Thursday, October 29, 2009

Ross Farm Museum

Geese on the Pond...
Rose Cottage where today they were baking biscuits and cookies and making butter. Wild Thing was afraid of the steep stairs and Nature Girl wants to move in!
Wild Thing of course spent loads of time with the chickens.
The pigs are our hands down favourite animals there though. They play like dogs, they like getting petted and tickled behind the eyes and scratched on the back. They answer you when you talk to them. Look at that face.

We had such a good time we got a year pass. Every weekend through the winter they fun events, and snowshoe and x country ski trails and no tourists clogging up the joint! They have special programs where kids get to go and in period dress learn everything about farming in the mid 1800's. Next year we'll sign Nature Girl up, she is so excited!

Sunday, October 25, 2009

A little update...

Picasa sits there spinning and spinning every time I try to post pictures. But life goes on even without photos.

Wild Thing is very involved in writing things right now. He is making comic books that combine Bionicles (he has none here, he just likes them and had us print out pictures of them which he coloured and cut out and carries around in a shoebox) with knights and pirates. He is making birthday cards (addressed to himself) and asking for letters every day.

Nature Girl is working on exercising her arm - which is still out of shape and inflexible but 70% healed. SHe visits the ortho in 3 more weeks but in the meantime I will be taking her to see the osteopath. It is CREEPY that she can't straighten her arm or bend it. It gets better each day, but still, it looks creepy and wrong.

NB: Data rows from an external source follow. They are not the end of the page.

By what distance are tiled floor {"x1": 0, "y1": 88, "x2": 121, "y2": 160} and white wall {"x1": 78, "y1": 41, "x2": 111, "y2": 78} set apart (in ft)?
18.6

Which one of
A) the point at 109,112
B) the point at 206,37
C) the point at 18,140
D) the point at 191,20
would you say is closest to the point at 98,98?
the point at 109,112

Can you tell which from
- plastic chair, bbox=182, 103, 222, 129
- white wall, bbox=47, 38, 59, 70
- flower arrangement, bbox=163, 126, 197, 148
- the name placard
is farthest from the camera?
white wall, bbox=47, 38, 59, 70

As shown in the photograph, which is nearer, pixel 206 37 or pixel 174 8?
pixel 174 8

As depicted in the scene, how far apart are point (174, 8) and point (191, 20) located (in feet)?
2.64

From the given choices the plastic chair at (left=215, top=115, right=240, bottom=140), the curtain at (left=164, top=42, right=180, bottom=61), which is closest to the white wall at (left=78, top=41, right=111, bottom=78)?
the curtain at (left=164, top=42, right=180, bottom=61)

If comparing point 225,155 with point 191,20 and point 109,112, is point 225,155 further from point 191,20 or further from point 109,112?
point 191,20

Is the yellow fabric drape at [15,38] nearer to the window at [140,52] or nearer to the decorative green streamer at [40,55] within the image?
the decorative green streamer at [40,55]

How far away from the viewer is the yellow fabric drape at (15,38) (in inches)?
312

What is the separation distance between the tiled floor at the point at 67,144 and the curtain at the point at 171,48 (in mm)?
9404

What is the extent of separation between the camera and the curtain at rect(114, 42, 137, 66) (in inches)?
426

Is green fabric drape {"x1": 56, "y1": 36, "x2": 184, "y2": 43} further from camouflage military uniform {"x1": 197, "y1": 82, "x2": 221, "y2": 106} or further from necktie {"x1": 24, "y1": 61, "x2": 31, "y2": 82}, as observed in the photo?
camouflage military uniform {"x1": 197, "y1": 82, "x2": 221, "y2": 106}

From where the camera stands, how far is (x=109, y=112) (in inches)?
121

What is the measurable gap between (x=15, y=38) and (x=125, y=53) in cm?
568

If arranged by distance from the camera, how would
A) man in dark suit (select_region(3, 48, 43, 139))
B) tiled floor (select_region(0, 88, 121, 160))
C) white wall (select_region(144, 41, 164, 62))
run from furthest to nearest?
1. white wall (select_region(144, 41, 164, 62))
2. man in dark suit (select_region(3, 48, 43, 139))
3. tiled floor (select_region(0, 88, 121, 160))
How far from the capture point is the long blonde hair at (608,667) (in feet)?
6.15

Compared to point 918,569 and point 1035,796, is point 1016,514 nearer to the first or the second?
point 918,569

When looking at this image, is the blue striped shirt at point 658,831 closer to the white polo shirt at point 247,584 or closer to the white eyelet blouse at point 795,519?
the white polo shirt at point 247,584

She has been INITIATING lots of math stuff with the help of a library book that I believe to be worth its weight in gold - but I can't find even second hand right now! Called "Math for Fun Projects" The library will let me keep it til someone else puts a hold on it (Thank you lovely librarians who also homeschool!).

She spends most of her quiet time reading. She's rereading Sewell's Black Beauty right now.

We discovered the greatest series called "Our Canadian Girl" Twelve female protagonists, all 10-13 years old, from across Canada and spanning from the 16oo's to the 1950's. We read the first two books about a New England Planter girl who moves to our area following the Acadian expulsion and befriends an Acadian girl her age who remains a prisoner, though who's family is allowed to stay to work on maintaining the dykes.. We just finished the first in a series of four about a little girl from a south shore fishing village during WWII. She is loving these and they have opened up tons of discussions around the dinner table. Darkmirror studied the Acadian Expulsion in History class this fall as well (they're finishing up WWI right now). Our Canadian Girl has a website and we plan to visit it tomorrow.

Friday, October 16, 2009

Noggins Farm Corn Maze

First you take your flag, in case you get lost in the maze and they need to "extract you". Wild Thing insisted on a red flag.
The map of the maze and the observation platform for those who want to watch.
Nature Girl mapping her way through the maze. She was ruthlessly efficient. Ruthless I say!
Papa Pan worrying we're going to be stuck feeding cranky napless Sprout cow corn for dinner. Never fear I found a huge crop of chickweed to tide him over.
Posted by Picasa

Apple Picking at Noggins


No horse drawn wagon this time, this is a big commercial orchard they have tractors!


No one minded the lack of horses (they do have miniature horses when we get back).


We're almost at the orchard!!!!


Taste testing the rare Kestral apple (unless you live in Nova Scotia you've probably never tried one - they are delicious but don't keep well for export. Apples straight from the orchard are completely unlike anything you've ever bought in the store).
Posted by Picasa

Simple Machines - The Incline Plane


The slide fanatics think these are wicked.


RAces - more mass means Nature Girl won every time.


Papa Pan was nervous about letting Sprout go on his own until I reminded him about that mass thing, and the fact that the leading cause of toddlers breaking their legs is silly adults taking them down the slide in their laps because "it is safer". He slide down SO slowly it was really funny.


There was a tantrum when it was time to leave, less napping, more sliding!
Posted by Picasa

Simple Machines at Noggin's Farm


The pumping game uses levers and an incline plane to make ... FUN!

More pumping less duckie hoarding!

Nothing better than starting an afternoon outside in really cold weather, than by getting really wet.


Okay you three, enough of these boring science demonstrations, lets go eat some apples!